My Stroke of InsightJill Bolte Taylor

Reviewed/Quotes Compiled by Hasan Arous

Brain of Glass The book tells the tale of a brain scientist experience when she had a stroke. It was recommended to me by my friend n0ur recently. I have been reading it on and off for the past two weeks, and while still haven’t finished it yet, I want to share some of it with you.

The Story

Watch the following talk by Jill at TED, no one can tell the story better than her:

The talk is available with Arabic subtitles as well.

Right/Left Hemispheres: Spirituality, Math, Creativity, Speech…

An amazing journey towards understanding the spiritual perception of our brains down at the neurons level. The differences between our right and left hemispheres, and how they affect our interaction and understanding of our world.

I am still reading this book, and will edit this page adding more quotes and info as I go, I will leave you with the quotes listing below…


Emotions and Our Limbic System

It is interesting to note that although our limbic system functions throughout our lifetime, it does not mature. As a result, when our emotional "buttons" are pushed, we retain the ability to react to incoming stimulation as though we were a two year old, even when we are adults.

Jill Bolte Taylor in My Stroke of Insight, p. 18

Learning Environments and Our Brain's Amygdala and Hippocampus

When incoming stimulation is perceived as familiar, the amygdala is calm and the adjacently positioned hippocampus is capable of learning and memorizing new information.

However, as soon as the amygdala is triggered by unfamiliar or perhaps threatening stimulation, it raises the brain’s level of anxiety and focuses the mind's attention on the immediate situation. Under these circumstances, our attention is shifted away from the hippocampus and focused toward self-preserving behavior about the present moment.

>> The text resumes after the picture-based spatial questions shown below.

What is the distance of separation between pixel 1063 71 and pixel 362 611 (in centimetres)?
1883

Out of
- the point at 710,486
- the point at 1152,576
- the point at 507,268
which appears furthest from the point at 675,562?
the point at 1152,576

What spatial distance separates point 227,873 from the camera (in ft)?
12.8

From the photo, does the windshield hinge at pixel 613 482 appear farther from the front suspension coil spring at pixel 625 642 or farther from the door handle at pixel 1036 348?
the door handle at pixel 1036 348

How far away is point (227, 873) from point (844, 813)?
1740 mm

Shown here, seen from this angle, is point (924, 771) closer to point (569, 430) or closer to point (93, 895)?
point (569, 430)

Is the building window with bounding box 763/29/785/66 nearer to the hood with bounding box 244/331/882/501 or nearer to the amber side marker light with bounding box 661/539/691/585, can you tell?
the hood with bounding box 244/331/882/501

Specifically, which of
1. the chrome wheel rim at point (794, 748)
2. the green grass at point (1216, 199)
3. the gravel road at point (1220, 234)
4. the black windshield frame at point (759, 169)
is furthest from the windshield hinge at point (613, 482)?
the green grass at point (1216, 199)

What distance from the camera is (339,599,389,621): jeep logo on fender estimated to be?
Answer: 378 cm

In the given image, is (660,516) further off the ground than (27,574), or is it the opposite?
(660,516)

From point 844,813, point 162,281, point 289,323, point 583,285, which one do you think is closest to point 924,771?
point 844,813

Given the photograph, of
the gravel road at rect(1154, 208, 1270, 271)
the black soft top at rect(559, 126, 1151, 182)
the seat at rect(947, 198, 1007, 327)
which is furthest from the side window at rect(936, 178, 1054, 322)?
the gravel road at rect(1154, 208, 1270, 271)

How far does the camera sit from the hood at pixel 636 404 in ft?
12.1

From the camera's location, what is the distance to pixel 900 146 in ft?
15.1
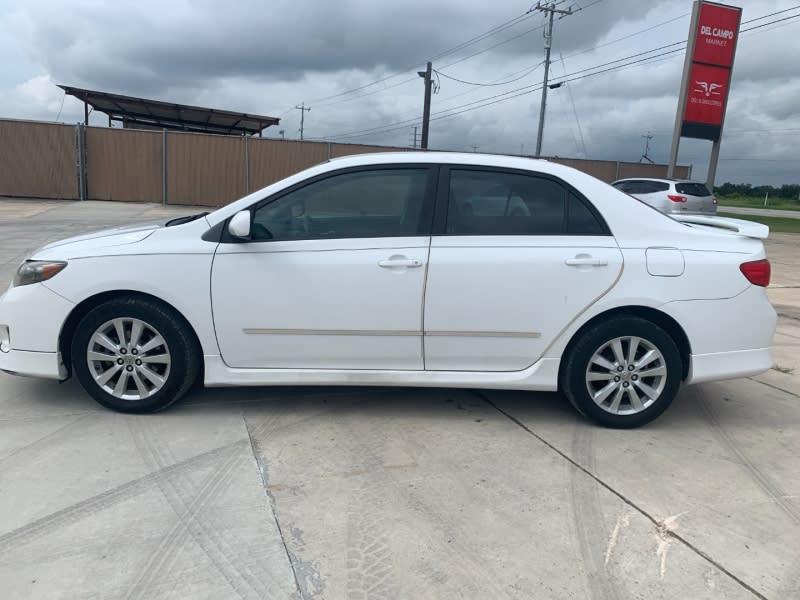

Jill Bolte Taylor in My Stroke of Insight, p. 19

We Feel, Then We Think.

Sensory information streams in through our sensory systems and is immediately processed through our limbic system. By the time a message reaches our cerebral cortex for higher thinking, we have already placed a “feeling” upon how we view that stimulation – is this pain or is this pleasure? Although many of us may think of ourselves as thinking creatures that feel, biologically we are feeling creatures that think.